It has been a while since I last wrote here and I have really missed it.
However, this has been a really helpful time for me in many ways. I realised something very important, I don’t expect anyone to understand me. This is on a very deep level and not even conscious, it is something that is so old it just feels normal and true.
Then, I remembered something someone once said to me, ‘sorry to tell you, you are not special and different’!
I was taken aback really, firstly because I did not know what they were talking about, and secondly because I truely believed I was. Not in an arrogant way, although later it can be seen I guess as arrogant, but because for me, nobody got me, apart from my Grandma I now realise, when I was growing up. She never told me, but she did things, little things, that somehow made me feel safe on a very subtle level. Other than that I was always told I was crazy, that I was attention seeking and every-time I tried to connect I was shut down and told to get on with it. I longed for a warm embrace, someone to listen to me and just get me, someone who would say, when I asked them why they were late again and I had waited hours, sometimes days, that they are so sorry and how hard it must have been for me. Instead I got, what is your problem, get on with it, I am here now arn’t I!!
All this has contributed to me feeling very special and very different, and it is an awakening every day when someone gets me. I have to say though, I shut down, I shut myself down and now I am realising that when people don’t get me, it is not because I am wrong or bad or stupid or any of the other things, it is just because they don’t. However, others do!! This is a revelation for me.
I have truely believed that nobody would understand me, so I stopped telling anyone what was wrong, I stopped sharing my feelings and I stuffed them with whatever I could. I made choices based on my own experiences, of people not getting me or wanting to be there for me and help me. I am slowly changing, with the right people around me. I need a lot of loving and slow awakening to begin to come out of what has felt like a living hell. I think now it is one of the reasons I write, I have to get it out and it is so incredible when people tell me they get it.

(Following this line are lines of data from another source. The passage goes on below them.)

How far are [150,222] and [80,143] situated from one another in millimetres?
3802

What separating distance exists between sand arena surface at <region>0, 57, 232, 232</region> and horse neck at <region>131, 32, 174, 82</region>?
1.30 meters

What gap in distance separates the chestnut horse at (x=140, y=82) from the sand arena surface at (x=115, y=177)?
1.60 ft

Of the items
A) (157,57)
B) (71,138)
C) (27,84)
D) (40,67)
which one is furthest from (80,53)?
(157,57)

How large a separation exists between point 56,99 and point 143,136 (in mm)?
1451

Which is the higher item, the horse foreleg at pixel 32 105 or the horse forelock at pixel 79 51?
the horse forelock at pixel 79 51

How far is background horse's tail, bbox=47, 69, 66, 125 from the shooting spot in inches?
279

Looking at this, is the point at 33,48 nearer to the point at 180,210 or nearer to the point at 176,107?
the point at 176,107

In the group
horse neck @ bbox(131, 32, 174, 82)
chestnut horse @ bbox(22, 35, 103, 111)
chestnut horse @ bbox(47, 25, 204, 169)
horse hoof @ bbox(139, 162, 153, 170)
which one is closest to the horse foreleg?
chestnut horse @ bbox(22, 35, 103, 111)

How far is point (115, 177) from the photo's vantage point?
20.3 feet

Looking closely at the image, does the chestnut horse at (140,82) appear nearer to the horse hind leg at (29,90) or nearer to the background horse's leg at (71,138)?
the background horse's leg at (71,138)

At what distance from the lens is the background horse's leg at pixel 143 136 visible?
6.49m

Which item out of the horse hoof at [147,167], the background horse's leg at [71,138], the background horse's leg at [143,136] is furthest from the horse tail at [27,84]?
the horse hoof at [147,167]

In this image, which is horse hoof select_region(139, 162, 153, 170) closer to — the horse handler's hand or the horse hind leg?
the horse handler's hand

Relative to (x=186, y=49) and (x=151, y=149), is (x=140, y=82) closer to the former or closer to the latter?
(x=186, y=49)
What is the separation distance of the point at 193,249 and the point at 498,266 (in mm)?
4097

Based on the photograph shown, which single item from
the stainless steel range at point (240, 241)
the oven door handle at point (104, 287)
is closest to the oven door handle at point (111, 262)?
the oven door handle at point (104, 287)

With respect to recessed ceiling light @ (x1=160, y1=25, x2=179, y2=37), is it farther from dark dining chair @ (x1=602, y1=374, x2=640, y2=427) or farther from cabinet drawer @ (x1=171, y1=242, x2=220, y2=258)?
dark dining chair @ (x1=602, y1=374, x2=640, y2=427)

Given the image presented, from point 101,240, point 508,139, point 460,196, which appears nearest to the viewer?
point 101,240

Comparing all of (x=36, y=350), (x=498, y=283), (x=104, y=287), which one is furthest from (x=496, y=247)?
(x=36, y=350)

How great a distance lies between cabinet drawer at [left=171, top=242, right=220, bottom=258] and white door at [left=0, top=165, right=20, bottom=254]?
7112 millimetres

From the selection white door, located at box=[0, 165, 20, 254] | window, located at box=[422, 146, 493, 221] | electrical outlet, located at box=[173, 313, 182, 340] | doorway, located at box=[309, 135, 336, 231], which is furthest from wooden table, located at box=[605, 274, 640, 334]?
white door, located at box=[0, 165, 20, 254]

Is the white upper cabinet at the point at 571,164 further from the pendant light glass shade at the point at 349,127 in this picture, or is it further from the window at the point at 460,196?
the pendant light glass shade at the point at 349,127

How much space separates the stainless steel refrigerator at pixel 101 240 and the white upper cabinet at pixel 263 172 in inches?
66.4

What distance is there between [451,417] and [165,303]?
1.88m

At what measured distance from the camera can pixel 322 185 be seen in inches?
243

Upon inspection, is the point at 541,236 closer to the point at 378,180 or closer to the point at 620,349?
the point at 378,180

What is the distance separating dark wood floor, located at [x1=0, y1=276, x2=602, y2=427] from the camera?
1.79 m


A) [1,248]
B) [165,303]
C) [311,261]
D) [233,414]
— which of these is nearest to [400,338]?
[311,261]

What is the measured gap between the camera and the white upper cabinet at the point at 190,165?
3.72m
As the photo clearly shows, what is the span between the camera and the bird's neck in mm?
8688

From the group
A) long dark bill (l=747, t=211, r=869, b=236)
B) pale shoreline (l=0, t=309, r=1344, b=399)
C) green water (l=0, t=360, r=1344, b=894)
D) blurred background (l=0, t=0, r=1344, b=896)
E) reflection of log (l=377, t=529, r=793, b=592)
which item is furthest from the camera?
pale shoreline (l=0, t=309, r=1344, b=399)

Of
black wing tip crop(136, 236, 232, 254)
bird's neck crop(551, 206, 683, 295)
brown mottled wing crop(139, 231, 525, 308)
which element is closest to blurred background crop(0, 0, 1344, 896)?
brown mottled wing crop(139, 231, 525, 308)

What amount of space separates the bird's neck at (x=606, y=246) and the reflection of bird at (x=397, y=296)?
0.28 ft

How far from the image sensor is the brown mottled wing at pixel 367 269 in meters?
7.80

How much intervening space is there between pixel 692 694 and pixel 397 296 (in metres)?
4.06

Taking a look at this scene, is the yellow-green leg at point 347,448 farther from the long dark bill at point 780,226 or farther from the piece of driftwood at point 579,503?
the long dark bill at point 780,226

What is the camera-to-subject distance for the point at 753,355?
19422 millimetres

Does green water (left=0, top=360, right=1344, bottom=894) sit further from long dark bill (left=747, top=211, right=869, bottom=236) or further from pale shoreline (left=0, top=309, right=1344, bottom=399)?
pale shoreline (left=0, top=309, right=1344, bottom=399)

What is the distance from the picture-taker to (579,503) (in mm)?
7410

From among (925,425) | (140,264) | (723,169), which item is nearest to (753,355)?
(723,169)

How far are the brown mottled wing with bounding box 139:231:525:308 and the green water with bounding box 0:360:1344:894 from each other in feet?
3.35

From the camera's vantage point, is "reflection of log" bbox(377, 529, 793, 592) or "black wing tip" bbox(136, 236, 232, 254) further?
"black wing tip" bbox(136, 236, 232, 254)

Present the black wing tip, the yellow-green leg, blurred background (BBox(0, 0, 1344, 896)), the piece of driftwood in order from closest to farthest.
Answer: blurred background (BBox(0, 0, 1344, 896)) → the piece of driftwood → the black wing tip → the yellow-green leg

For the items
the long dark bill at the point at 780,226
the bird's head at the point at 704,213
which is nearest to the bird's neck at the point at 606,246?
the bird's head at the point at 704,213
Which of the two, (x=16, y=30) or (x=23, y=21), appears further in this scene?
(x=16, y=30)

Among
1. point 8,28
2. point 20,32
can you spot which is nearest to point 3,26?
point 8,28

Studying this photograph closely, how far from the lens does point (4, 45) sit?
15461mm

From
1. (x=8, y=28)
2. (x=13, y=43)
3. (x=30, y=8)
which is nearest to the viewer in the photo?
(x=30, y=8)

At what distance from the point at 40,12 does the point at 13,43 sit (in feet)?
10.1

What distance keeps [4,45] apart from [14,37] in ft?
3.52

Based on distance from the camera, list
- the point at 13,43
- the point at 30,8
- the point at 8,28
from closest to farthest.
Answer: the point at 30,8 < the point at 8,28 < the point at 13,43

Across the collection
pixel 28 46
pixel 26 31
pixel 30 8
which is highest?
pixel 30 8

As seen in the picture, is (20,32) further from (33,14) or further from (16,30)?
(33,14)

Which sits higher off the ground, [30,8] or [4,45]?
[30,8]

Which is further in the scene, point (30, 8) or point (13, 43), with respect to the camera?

So yes, I am special and different, but I am also begining to realise I am not alone. It can be said in a rather derogatory way,’ you are not special and different’, but actually, I believe that until we find like minded people and have the courage to share our stuff, we do not know. Growing up, feeling alone, not being understood and being around people who do not know how to help you, does, in my humble opinion contribute towards people, me, feeling very special and different. I left home feeling like if I told anyone my thoughts and ideas, they would laugh at me, so why would I tell anyone anything? Thank God this is changing.